Mit Anstellungsdekret vom 23.1.1843 wurde Bruckner auf eigene Bitte und durch das Wohlwollen des St. Florianer Propstes Michael Arneth als Schulgehilfe von Windhaag nach Kronstorf versetzt (Anstellungen). Er fühlte sich nach eigenem Ausspruch hier „wie im Himmel“ (Göll.-A. 1, S. 213), da die Bewohner, zumeist Bauern, durch die klimatisch günstige Lage begüterter und daher auch dem Musischen mehr aufgeschlossen waren. Zu Bruckners bedeutendsten Förderern in Kronstorf zählten der Großbauer Michael Födermayr (Federmayr, * 8.9.1798 Stadlkirchen, Gemeinde Dietach bei Steyr, Oberösterreich/A, † 2.6.1872 Kronstorf), der seine Begabung erkannte und ihm ein Spinett zum Üben lieh, das Lehrerehepaar Franz Seraph Lehofer (* 31.12.1798 Kronstorf, † 16.1.1866 Kronstorf) und Theresia Lehofer (geb. Pesenmayr, * 7.1.1811 Haag, Niederösterreich/A, † 12.8.1873 Kronstorf) sowie der Pfarrexpositus Alois Knauer.

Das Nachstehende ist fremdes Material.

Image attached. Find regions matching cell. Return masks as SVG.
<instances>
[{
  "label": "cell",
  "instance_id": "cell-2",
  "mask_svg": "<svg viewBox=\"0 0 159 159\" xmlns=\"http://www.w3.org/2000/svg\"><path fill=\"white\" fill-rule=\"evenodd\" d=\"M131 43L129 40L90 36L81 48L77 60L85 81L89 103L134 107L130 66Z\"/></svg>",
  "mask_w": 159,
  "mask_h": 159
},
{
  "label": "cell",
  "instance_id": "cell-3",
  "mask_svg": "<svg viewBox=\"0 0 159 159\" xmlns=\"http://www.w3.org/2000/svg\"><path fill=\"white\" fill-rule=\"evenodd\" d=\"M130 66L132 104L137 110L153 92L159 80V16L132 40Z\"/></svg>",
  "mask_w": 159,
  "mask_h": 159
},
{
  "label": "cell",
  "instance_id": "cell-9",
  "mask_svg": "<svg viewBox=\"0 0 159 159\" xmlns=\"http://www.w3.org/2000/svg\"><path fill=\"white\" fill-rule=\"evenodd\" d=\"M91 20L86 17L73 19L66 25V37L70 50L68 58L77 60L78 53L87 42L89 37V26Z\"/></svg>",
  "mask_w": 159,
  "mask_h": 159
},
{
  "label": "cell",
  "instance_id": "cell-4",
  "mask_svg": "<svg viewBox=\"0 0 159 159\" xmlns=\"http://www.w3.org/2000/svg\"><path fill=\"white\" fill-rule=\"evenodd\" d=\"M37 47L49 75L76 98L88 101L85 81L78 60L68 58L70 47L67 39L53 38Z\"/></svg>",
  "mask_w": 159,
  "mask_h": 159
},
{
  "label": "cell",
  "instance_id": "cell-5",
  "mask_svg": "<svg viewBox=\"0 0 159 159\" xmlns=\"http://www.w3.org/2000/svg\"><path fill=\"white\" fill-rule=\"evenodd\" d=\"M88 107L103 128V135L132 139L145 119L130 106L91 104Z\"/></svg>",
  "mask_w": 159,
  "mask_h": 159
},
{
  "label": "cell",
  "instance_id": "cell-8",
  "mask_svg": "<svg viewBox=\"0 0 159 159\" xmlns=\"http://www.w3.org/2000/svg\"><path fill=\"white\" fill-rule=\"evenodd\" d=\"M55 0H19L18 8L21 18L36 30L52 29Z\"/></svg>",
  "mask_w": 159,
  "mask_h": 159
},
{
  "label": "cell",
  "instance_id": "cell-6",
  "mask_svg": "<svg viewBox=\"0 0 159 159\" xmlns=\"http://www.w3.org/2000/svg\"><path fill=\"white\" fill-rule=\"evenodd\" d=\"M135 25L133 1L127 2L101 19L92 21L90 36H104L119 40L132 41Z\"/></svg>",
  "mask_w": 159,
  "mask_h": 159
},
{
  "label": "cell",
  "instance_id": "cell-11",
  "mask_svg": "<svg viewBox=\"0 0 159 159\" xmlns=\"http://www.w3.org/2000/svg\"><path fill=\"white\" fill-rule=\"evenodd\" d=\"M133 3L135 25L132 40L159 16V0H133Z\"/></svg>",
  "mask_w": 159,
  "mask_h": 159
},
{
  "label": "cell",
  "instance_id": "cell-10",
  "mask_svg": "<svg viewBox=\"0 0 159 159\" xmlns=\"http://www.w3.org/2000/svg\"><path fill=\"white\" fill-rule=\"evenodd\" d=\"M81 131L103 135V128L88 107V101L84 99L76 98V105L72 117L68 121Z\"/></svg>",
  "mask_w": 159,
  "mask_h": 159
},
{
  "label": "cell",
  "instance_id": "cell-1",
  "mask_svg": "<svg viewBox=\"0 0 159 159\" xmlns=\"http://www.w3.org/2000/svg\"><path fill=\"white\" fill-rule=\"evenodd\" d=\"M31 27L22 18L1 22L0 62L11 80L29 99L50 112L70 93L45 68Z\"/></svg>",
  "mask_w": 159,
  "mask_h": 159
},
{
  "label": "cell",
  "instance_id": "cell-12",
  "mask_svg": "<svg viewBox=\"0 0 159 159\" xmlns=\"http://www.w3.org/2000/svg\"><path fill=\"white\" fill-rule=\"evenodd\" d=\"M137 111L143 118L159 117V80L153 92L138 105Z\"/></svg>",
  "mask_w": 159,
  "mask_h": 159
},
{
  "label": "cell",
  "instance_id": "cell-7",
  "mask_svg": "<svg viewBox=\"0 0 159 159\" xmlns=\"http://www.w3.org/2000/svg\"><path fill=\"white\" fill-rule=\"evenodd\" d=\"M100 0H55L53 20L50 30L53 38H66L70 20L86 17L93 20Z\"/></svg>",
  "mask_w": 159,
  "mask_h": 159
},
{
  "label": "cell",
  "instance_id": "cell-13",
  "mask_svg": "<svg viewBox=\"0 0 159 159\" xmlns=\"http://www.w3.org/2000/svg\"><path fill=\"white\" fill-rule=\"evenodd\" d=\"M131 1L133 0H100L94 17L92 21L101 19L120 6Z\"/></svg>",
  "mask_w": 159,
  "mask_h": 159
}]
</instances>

Letzterer war Textdichter des 4‑stimmigen Männerchores An dem Feste und Widmungsträger der 2. Fassung der Kantate Musikalischer Versuch. Von Kronstorf aus suchte Bruckner wöchentlich mindestens dreimal den Ennser Regens chori Leopold von Zenetti auf, der ihm Unterricht erteilte. Ein weiterer Anziehungspunkt war die Chrismann-Orgel der Stadtpfarrkirche in Steyr, auf der Bruckner mit Erlaubnis des dortigen Stadtpfarrers Josef Plersch üben durfte. Auch das Stift St. Florian suchte Bruckner weiterhin auf.
In Kronstorf scheint Bruckner zum ersten Mal erkannt zu haben, dass seine musikalische Begabung sowohl den Durchschnitt als auch die damals von einem Lehrer als selbstverständlich erwarteten Fähigkeiten überschritt. Indizien dafür sind der Unterricht bei Zenetti, der frei gewählt und inhaltlich ganz auf die spätere Organistentätigkeit ausgerichtet war, sowie die stolze Unterschrift auf dem Titelblatt der beiden Asperges, auf dem Bruckner erstmals als „Comp[onist]“ (oder mit „Comp[oniert]“) unterzeichnete.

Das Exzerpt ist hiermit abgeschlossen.